[Opening EXTRACTED RECORDS section]
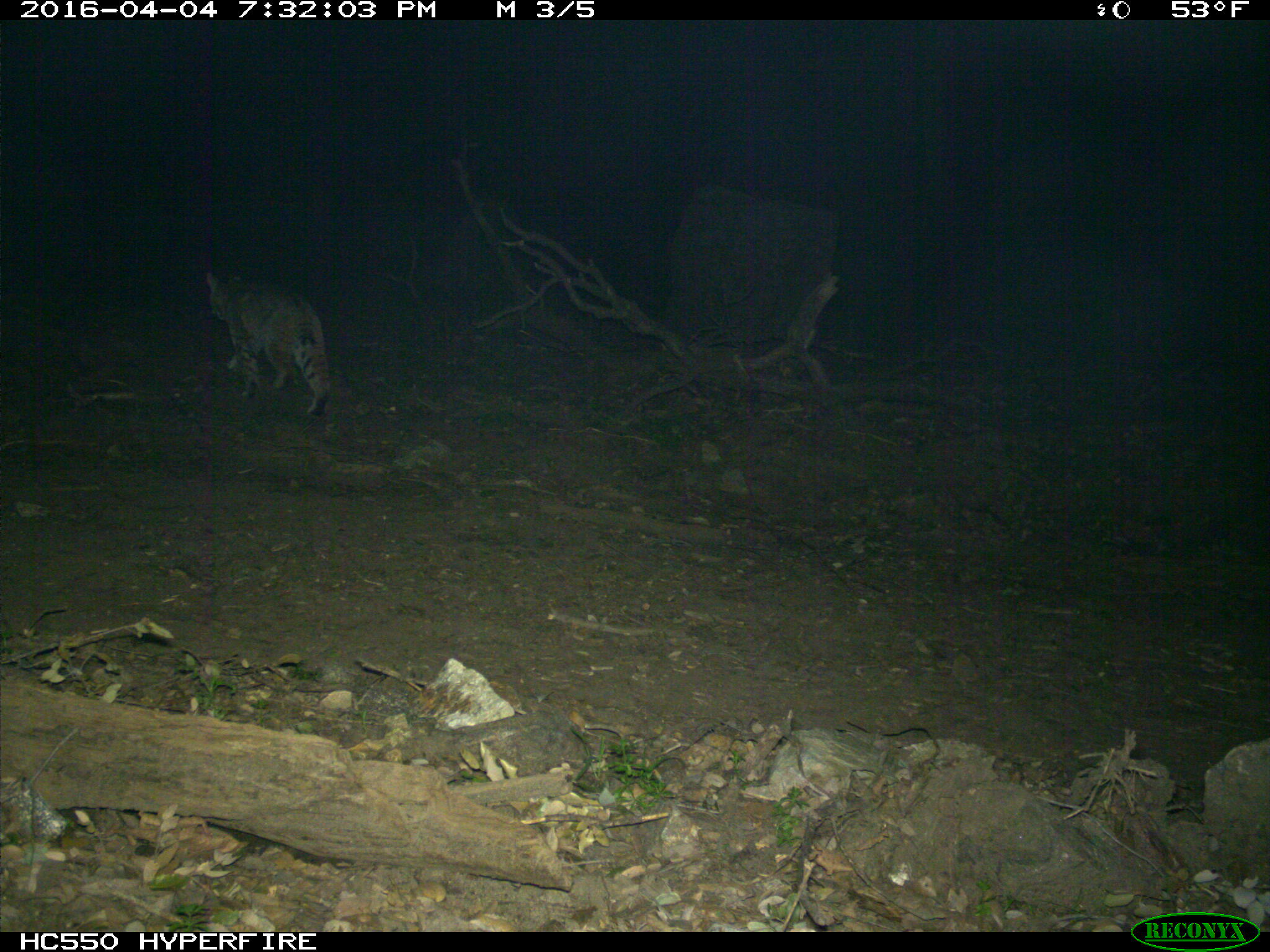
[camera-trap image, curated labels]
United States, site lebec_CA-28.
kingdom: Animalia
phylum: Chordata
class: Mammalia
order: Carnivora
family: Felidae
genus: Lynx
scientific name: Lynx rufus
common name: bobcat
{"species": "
[Closing EXTRACTED RECORDS section]
[Opening EXTRACTED RECORDS section]
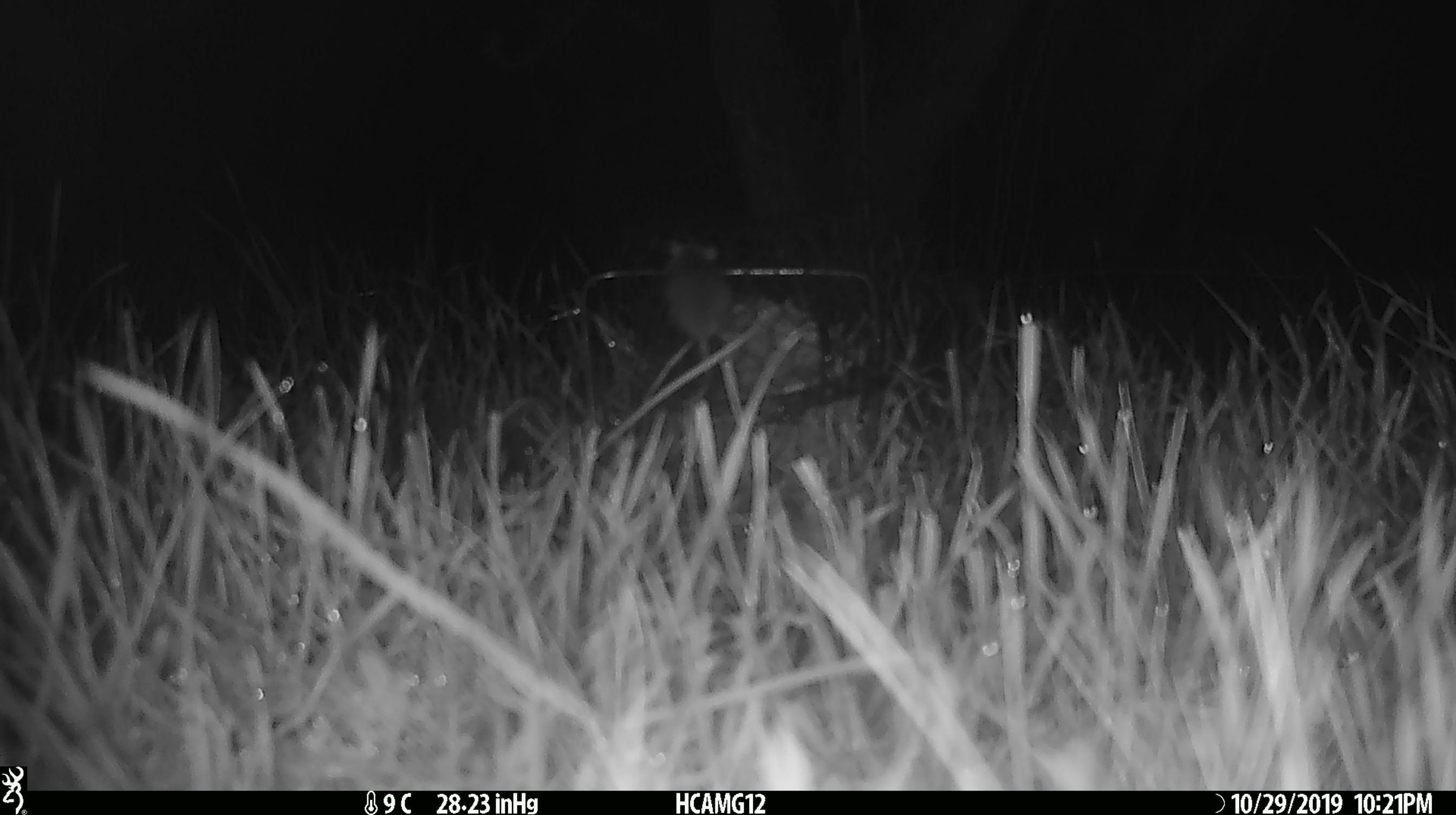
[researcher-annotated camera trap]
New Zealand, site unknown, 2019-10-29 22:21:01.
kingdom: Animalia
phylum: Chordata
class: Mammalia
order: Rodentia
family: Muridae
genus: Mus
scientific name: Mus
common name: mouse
[Closing EXTRACTED RECORDS section]
After locating the line with "order: Rodentia" above, return that line and every later line through the one with "common name: mouse", word for word and with nothing else.

RESULT OF THIS TASK |
order: Rodentia
family: Muridae
genus: Mus
scientific name: Mus
common name: mouse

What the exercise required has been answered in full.